[Excerpts of spatial question data]
----------------
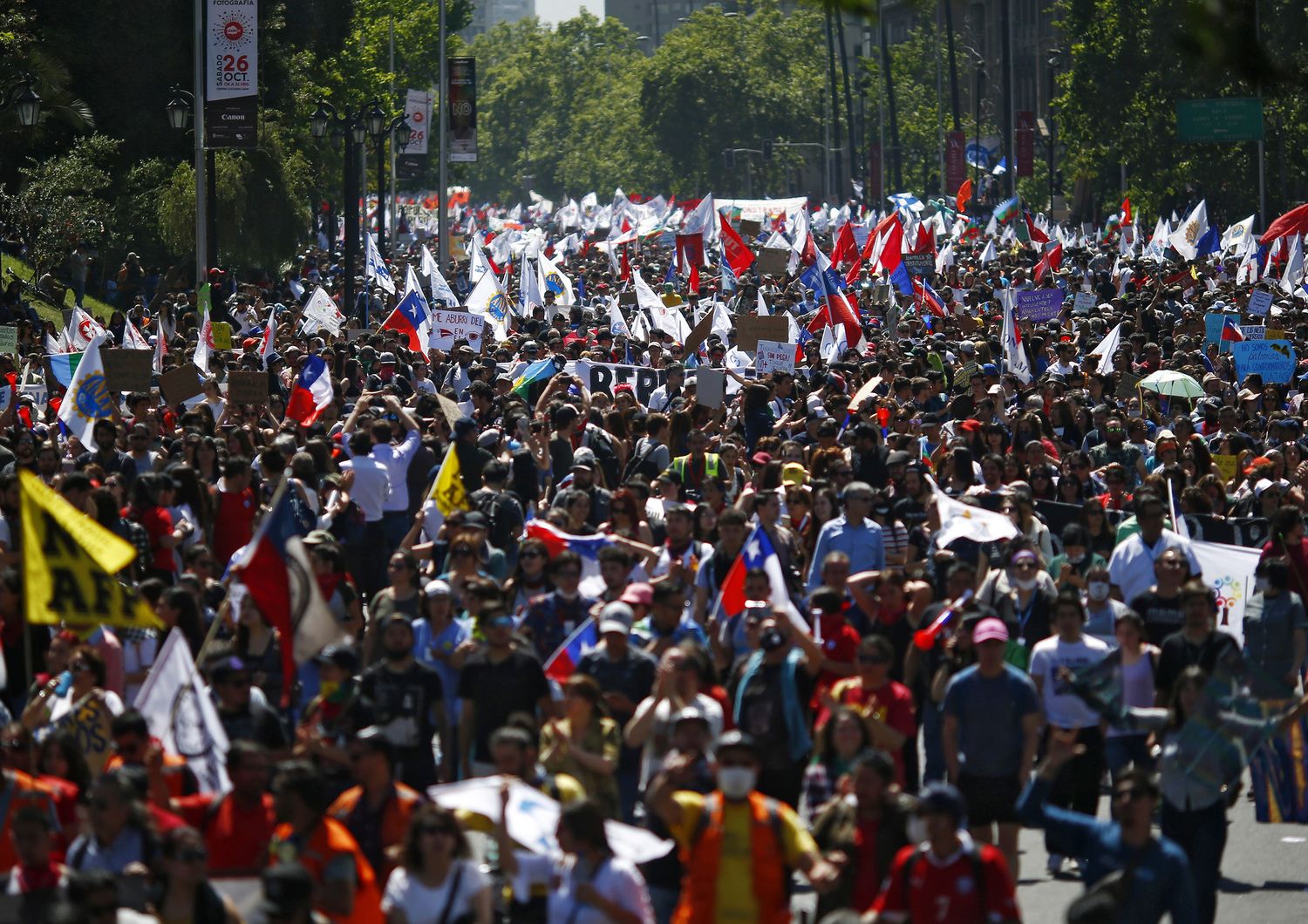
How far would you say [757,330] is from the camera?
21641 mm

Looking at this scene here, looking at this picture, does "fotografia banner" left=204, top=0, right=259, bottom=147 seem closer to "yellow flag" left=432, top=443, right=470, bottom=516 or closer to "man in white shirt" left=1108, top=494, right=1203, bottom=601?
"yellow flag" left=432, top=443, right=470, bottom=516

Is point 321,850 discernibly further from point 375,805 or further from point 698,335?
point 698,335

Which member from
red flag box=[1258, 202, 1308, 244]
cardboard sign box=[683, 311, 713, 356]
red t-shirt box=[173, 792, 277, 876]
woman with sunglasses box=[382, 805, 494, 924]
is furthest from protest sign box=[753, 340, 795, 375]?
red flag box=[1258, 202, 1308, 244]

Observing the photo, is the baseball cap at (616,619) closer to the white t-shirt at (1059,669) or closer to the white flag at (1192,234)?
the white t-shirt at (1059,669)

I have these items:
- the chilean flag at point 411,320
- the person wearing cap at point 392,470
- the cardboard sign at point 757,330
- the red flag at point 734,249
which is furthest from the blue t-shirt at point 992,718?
----------------
GIVEN TASK »
Can you return all of the items above word for word, leaving the pictures out?

RIGHT ANSWER »
How far would you say [757,330] is from the camera?
21641 mm

Looking at this scene here, looking at this picture, does "fotografia banner" left=204, top=0, right=259, bottom=147 seem closer to "yellow flag" left=432, top=443, right=470, bottom=516 or closer to "man in white shirt" left=1108, top=494, right=1203, bottom=601?
"yellow flag" left=432, top=443, right=470, bottom=516

Is point 321,850 discernibly further from point 375,805 or further from point 698,335?
point 698,335

Which member from
red flag box=[1258, 202, 1308, 244]
cardboard sign box=[683, 311, 713, 356]
red t-shirt box=[173, 792, 277, 876]
woman with sunglasses box=[382, 805, 494, 924]
is furthest from protest sign box=[753, 340, 795, 375]?
red flag box=[1258, 202, 1308, 244]

Observing the photo, is the baseball cap at (616,619) closer to the white t-shirt at (1059,669) or closer to the white flag at (1192,234)?
the white t-shirt at (1059,669)

I have these items:
- the chilean flag at point 411,320
- the person wearing cap at point 392,470
- the cardboard sign at point 757,330
- the red flag at point 734,249
which is furthest from the blue t-shirt at point 992,718?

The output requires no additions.